I’ve been thinking about the unprecedented budget deficits the Obama administration is racking up. It has been said that these deficits are the highest since World War Two. Despite his claims, President Obama’s budget plans for cutting the deficit in half by 2010 would still leave an annual deficit in 2010 larger than any year under President Bush. It’s clear to me that the tax revolt parties on April 15th this year, were more about future tax increases than current tax rates. I decided it would be interesting to see what tax rates have been over the past 80years, especially after the World War Two deficits. In 1931, the highest federal tax bracket was 25% for all income over $100,000. Thanks to President Hoover, in 1932, the highest marginal rate increased to 63% of income over $1,000,000. At that time, the rate for income over $100,000 had increased to 56% from 25%. Talk about an increase! As if that wasn’t enough, our boy FDR increased the top rate to 79% on income over $5,000,000. Further, income over $100,000 was now taxed at 62%. Unsatisfied, in 1941 FDR increased the top rate to 81% on income over $5,000,000 and income over $100,000 was now taxed at 69%.
Then things got really bad… In 1942, the top tax rate increased to 88% for income over $200,000. Income above $100,000 was taxed at 85%. In 11 years, the tax rate on income over $100,000 increased from 25% to 85%. In 1944, the top bracket increased to 94% on income over $200,000. The rate on income over $100,000 increased to 92%. In 1964, the marginal tax rate decreased to 77% on income over $200,000. Income over $100,000 was taxed at 76.5%. In 1965, the top bracket decreased to 70% on income over $100,000. It stayed there until 1982 when President Reagan reduced the top marginal rate to 50% on income over $41,500. In 1987, rates were reduced again to 38.5% on income over $45,000. Then, the greatest year ever, in 1988, the top tax rate decreased to 28% on income over $89,560.

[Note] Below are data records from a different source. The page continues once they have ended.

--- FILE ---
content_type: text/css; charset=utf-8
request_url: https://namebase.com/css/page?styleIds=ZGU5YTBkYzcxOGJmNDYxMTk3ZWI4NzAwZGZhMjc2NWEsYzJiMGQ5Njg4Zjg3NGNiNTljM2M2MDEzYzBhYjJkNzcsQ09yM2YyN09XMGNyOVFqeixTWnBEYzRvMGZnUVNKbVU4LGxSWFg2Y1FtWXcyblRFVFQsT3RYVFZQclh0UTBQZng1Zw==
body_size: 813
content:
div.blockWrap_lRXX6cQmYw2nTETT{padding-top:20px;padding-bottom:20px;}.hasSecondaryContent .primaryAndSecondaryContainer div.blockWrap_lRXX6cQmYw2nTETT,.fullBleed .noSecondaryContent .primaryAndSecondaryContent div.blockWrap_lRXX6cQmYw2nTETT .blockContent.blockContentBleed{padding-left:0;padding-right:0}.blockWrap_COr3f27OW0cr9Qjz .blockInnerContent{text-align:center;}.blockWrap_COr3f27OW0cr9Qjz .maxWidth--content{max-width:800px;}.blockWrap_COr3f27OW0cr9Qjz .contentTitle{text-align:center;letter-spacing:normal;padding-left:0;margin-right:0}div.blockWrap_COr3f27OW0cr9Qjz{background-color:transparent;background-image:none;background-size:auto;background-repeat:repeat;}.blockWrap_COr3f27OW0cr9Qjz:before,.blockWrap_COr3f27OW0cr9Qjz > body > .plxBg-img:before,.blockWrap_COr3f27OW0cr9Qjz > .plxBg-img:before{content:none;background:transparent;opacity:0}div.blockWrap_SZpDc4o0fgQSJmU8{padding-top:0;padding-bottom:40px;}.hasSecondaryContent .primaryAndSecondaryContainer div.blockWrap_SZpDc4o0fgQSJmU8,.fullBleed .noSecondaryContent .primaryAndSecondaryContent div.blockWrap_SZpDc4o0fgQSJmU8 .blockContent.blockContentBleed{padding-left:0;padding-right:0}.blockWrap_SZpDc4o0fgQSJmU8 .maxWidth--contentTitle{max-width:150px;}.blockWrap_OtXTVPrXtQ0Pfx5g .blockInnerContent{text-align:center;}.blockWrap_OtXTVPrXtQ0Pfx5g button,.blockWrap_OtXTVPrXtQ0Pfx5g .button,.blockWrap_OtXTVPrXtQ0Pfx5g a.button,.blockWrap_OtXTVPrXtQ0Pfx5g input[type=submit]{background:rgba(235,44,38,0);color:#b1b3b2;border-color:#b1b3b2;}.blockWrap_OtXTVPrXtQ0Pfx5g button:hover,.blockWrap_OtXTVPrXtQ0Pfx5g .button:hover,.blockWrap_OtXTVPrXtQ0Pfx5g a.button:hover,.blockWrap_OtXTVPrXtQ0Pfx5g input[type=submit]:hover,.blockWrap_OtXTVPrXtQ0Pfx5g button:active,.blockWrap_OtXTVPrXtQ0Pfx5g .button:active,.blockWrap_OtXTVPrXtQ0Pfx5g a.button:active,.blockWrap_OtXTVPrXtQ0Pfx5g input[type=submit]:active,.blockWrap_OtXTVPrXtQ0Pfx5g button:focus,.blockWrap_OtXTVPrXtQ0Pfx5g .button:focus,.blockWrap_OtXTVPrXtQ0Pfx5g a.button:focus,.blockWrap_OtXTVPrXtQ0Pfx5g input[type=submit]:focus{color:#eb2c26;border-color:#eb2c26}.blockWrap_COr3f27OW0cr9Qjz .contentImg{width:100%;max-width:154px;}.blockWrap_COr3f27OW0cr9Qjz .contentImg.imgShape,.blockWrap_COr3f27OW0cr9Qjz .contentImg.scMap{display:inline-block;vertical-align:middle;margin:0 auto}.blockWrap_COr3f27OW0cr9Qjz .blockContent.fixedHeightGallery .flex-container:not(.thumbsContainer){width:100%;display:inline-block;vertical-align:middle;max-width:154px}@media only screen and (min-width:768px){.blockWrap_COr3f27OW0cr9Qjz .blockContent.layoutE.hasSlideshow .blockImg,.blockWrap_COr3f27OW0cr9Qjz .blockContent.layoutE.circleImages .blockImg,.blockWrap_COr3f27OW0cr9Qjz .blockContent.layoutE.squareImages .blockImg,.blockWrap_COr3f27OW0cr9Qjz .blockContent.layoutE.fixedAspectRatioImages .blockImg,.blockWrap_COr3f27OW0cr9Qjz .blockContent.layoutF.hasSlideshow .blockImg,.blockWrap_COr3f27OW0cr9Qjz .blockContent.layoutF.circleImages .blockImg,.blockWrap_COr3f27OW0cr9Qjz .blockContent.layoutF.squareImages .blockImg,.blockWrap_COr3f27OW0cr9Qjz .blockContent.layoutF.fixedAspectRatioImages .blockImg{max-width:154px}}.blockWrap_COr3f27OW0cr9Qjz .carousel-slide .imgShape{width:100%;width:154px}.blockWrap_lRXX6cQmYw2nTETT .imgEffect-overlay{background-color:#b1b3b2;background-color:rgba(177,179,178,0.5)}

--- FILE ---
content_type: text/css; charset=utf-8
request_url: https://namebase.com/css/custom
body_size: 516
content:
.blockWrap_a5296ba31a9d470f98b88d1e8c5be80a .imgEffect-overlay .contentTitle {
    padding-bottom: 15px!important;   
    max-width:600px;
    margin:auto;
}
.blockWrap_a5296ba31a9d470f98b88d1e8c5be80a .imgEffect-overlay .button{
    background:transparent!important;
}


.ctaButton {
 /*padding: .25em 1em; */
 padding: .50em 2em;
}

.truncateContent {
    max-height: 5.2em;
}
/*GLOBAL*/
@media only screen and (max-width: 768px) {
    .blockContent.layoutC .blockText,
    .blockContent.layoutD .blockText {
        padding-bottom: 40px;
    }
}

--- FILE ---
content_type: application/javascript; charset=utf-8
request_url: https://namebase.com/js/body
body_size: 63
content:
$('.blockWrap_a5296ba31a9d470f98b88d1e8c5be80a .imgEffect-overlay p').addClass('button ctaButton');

World War 2 ended in 1945. It took 43 years to pay down that debt and be able to reduce tax rates! The future looks scary. I believe this makes the case for investing in Roth IRA and Roth 401K instead of traditional IRA and 401K. Rates are definitely going up.
http://www.taxfoundation.org/publications/show/151.html
Last 3 posts by Jason
- You Can't Make This Stuff Up - February 19th, 2010
- Washington Gridlock - February 11th, 2010
- I Guess I'm Not the Only One Who Thought This - January 28th, 2010


I know your post covered a long period of time in which there were a myriad of varying economic circumstances, but I was curious if the sources you researched had any insight to whether the eventual decrease in taxes had more to do with greater tax revenues via economic booms or a decrease in government spending?
Not to be a harbringer of doom, but do you think there is any likelihood that there would ever be a tax change that removes the benefits of Roth IRAs? (begin taxing the earnings) I mean, if the “populist cries” grow loud enough, couldn’t this be pegged as another loophole?
I think there is some ex-post facto law that basically says you can’t change the rules after the game has started. I think that’s why there was some constitutional considerations that wouldn’t have allowed Congress to raise taxes on bonuses already paid. There is risk of getting rid of the Roth exemption on a go forward basis, but I think any money you put in while the law is there, would not be taxable in the future.